Com liderança de ex-Goldman Sachs, a Ondo Finance aposta no modelo “estrutura institucional com acesso aberto”. A recém-criada Ondo Global Markets já tokenizou mais de 100 ações e ETFs dos EUA em Ethereum, abrindo o acesso on-chain para investidores internacionais. A Ondo detém os ativos via brokers licenciados e os tokeniza um para um, garantindo participação integral em dividendos e eventos corporativos. Os diferenciais incluem escala, transparência (prova diária de reservas), isolamento em caso de falência, custódia terceirizada, compatibilidade cross-chain e integração DeFi. O investidor tem acesso a ações de primeira linha como Apple e Tesla, podendo usar tokens como garantia para empréstimos ou estratégias automatizadas. A Ondo constrói uma plataforma financeira global, reunindo liquidez de Wall Street e transparência blockchain para uma nova Wall Street 2.0.
Adoção versus Risco: O teste on-chain de Wall Street
A proposta oficial da Nasdaq à SEC para negociação de equities tokenizadas marca o “teste de fogo” de Wall Street na transformação digital. O princípio é claro: ações tokenizadas devem manter direitos e proteções idênticos aos ativos originais; negociações seguem no mesmo livro de ordens, enquanto a DTC emite e liquida tokens blockchain equivalentes. Essa abordagem transforma a tokenização em elemento estrutural do mercado americano, diferente de modelos como Robinhood e xStocks, que ainda dependem de contratos e mapas de preços. O investidor recebe, assim, ações digitais completas, não meros “espelhos”.
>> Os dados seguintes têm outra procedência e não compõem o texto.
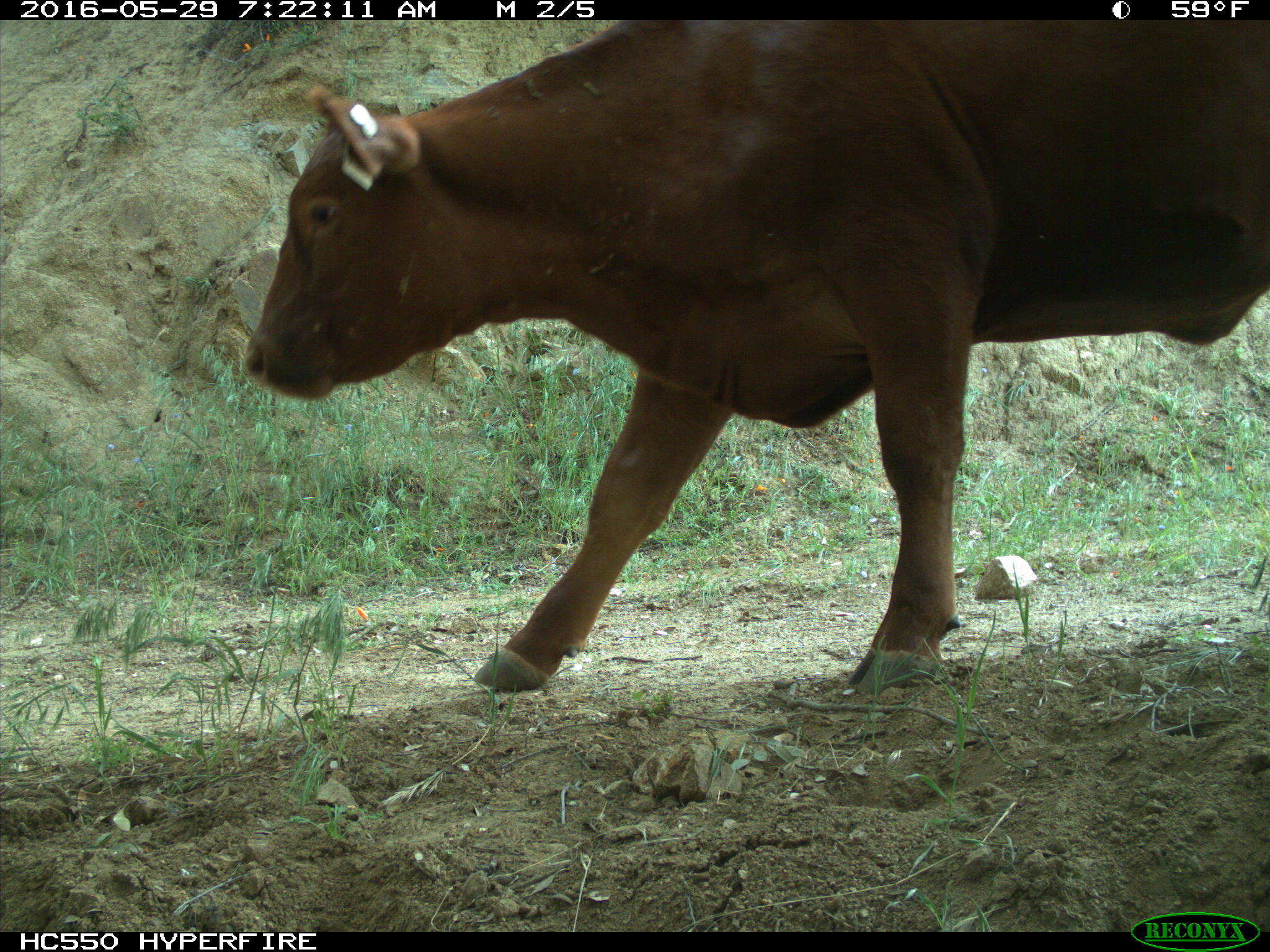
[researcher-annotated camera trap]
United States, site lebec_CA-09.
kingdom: Animalia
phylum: Chordata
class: Mammalia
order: Artiodactyla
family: Bovidae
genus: Bos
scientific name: Bos taurus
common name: domestic cow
Tal Cohen, CEO da Nasdaq, afirma: “A blockchain traz possibilidades inéditas para ciclos de liquidação mais curtos, modernização do voto por procuração e automação de eventos corporativos.” O objetivo é evoluir a infraestrutura dos mercados com mínimo atrito regulatório e máxima proteção ao investidor. Para reguladores, integrar a tokenização ao sistema é melhor que deixar o fenômeno crescer sem controle em ambientes informais ou fora dos EUA.
Apesar do otimismo, há cautela no mercado. O JPMorgan observa que a tokenização de ações e títulos “ainda não ganhou adesão significativa fora do universo cripto nativo”, recomendando cuidado diante do entusiasmo de curto prazo. Já a Citadel Securities alerta para riscos de movimentos regulatórios acelerados sem regras claras. Em escala global, a World Federation of Exchanges (WFE) pede atenção dos reguladores sobre a possibilidade de ações tokenizadas “imitarem” as reais sem direitos ou proteção legal adequada, reforçando a necessidade de padrões legais e de custódia mais sólidos. O potencial é imenso, mas a adaptação regulatória será gradual.
A proposta da Nasdaq é tanto uma renovação técnica quanto uma experiência em nível político. Se aprovada pela SEC, será a primeira vez que a blockchain sustentará o mercado regulado de ações dos EUA, abrindo caminho para negociações 24 horas, liquidação instantânea e governança via smart contract. Ainda assim, para que essas mudanças se consolidem, será preciso observar: a clareza das regras regulatórias, o nível de confiança dos investidores e o real valor que a tokenização pode entregar frente ao mercado tradicional.